During the event, Brig. Gen. Carl A. Alex, 10th Mountain Division (LI) deputy commanding general of support, and Col. Gary A. Rosenberg, Fort Drum garrison commander, unveiled a plaque memorializing Jones's service that will be affixed to the Maj. Gen. Lloyd E. Jones Range Operations Center.

Jones, who was born in 1889, enlisted in the Army shortly after graduating from the University of Missouri in 1911.

His service included a position as a professor of military science and tactics at the University of Montana; an assignment in the Philippines as a military instructor during World War I; a command in 76th Field Artillery; the position of chief of field artillery in Washington, D.C.; during World War II, the commands of the Occupational Forces of Amchitka and Aleutians Islands, Alaska, and as the first commanding general of the 10th Mountain Division at Camp Hale, Colo., in 1943.

The 10th Mountain Division was constituted without any Army doctrine on mountain training. Jones began the legacy of mountain readiness by sending Soldiers to Elkin, W.Va., to return as rock climbing instructors, who became a part of the Mountain Training Group. The division also trained at Camp Swift, Texas, where Soldiers built their endurance by marching 25 miles in eight hours every week.
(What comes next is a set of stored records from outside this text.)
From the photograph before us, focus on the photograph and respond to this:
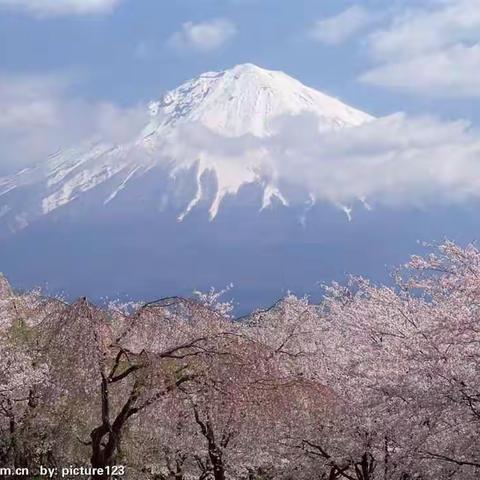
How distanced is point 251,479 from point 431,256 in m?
13.2

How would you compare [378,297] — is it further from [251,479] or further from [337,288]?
[337,288]

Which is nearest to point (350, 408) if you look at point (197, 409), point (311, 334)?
point (197, 409)

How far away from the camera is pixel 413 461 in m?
14.8

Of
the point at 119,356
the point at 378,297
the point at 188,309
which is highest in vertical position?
the point at 378,297

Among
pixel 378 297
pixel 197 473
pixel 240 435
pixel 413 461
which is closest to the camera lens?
pixel 413 461

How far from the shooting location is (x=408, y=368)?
1439 cm

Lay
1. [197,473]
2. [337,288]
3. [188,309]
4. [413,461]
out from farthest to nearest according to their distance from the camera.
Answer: [337,288]
[197,473]
[413,461]
[188,309]

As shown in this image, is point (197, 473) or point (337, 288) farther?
point (337, 288)

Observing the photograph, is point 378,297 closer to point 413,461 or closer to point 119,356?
point 413,461

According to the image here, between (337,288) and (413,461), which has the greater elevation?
(337,288)

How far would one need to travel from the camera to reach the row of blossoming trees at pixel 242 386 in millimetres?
11000

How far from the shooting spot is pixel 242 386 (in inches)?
422

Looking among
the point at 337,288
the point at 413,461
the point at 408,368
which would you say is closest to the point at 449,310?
the point at 408,368

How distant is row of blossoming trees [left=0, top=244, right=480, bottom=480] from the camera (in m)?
11.0
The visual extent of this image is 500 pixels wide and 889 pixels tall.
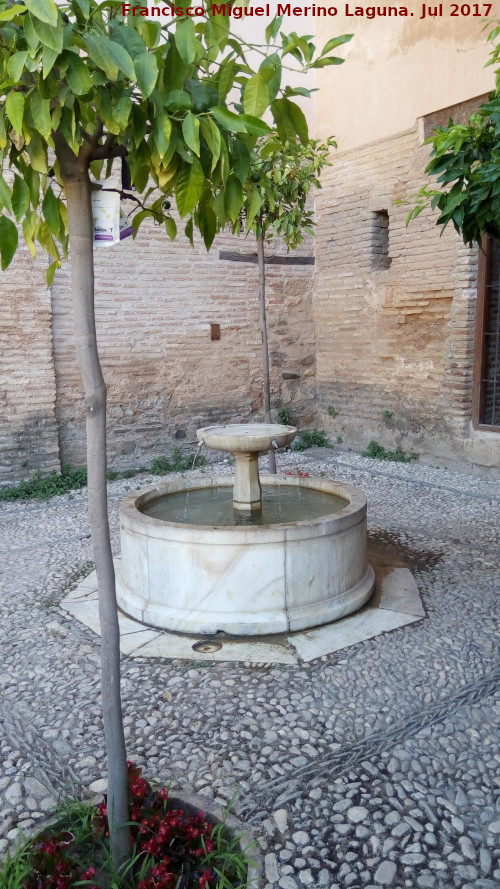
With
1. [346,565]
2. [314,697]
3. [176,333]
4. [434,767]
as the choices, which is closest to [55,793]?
[314,697]

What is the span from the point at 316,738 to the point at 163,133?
2.20 meters

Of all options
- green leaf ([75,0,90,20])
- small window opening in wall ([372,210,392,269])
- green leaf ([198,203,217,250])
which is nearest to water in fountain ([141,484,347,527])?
green leaf ([198,203,217,250])

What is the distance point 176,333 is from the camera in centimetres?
834

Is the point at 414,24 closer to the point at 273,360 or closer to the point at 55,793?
the point at 273,360

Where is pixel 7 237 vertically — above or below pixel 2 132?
below

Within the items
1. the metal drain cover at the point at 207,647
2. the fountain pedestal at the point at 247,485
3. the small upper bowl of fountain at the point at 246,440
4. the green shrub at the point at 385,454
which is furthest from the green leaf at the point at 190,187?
the green shrub at the point at 385,454

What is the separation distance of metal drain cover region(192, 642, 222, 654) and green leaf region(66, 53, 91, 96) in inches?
105

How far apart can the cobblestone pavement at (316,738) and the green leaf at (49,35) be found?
2.14m

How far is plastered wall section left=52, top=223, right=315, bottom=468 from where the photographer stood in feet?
25.3

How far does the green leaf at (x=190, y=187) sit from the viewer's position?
161 cm

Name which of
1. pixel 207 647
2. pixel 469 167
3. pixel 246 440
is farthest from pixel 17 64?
pixel 246 440

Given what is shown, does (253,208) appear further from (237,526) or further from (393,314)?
(393,314)

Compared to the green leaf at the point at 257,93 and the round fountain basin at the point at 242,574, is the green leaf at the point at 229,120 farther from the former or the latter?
the round fountain basin at the point at 242,574

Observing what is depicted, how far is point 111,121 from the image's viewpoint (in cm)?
157
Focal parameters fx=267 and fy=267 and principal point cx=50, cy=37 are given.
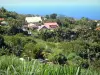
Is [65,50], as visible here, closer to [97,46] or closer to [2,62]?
[97,46]

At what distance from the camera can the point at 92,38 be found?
2533cm

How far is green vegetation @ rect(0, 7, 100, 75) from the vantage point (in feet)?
6.77

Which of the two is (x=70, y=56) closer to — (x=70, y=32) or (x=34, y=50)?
(x=34, y=50)

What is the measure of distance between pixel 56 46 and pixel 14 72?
775 inches

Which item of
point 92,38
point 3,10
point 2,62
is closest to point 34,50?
point 92,38

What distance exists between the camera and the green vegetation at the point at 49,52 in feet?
6.77

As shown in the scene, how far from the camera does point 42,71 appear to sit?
2018 millimetres

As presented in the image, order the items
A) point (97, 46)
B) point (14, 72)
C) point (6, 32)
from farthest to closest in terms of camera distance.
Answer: point (6, 32), point (97, 46), point (14, 72)

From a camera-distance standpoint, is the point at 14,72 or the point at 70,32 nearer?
the point at 14,72

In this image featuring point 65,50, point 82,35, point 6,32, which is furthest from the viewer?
point 82,35

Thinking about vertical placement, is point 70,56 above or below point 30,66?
below

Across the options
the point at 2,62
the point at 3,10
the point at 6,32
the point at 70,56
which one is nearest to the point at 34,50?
the point at 70,56

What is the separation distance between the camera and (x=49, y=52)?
18.0m

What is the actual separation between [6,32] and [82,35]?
25.7 feet
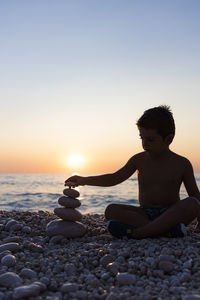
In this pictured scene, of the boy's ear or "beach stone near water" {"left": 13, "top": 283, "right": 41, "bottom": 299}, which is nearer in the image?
"beach stone near water" {"left": 13, "top": 283, "right": 41, "bottom": 299}

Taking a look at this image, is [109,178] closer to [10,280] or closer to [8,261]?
[8,261]

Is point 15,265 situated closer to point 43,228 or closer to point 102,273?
point 102,273

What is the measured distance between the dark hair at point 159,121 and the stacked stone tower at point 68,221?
1.44 m

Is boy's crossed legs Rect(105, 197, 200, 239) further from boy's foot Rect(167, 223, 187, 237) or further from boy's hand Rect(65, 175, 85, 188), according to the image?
boy's hand Rect(65, 175, 85, 188)

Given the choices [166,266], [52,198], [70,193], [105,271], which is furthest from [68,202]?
[52,198]

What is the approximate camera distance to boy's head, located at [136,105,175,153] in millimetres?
4352

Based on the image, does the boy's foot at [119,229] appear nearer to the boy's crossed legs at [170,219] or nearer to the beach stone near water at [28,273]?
the boy's crossed legs at [170,219]

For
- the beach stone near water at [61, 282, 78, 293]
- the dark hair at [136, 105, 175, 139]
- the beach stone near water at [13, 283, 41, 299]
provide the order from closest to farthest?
the beach stone near water at [13, 283, 41, 299] → the beach stone near water at [61, 282, 78, 293] → the dark hair at [136, 105, 175, 139]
This combination of mountain and light infantry training happened under Jones's command.

James Moore, Fort Drum's range operations safety officer, attended the event.

"It is fitting that they dedicated the building to him," Moore said. "The Range Operations Center manages all training on Fort Drum, and he was all about training."

The Range Operations Center staff coordinates more than 55 live-fire ranges including two indoor small-arms ranges, the O'Brien Readiness Training Center, and all field training exercises conducted on Fort Drum.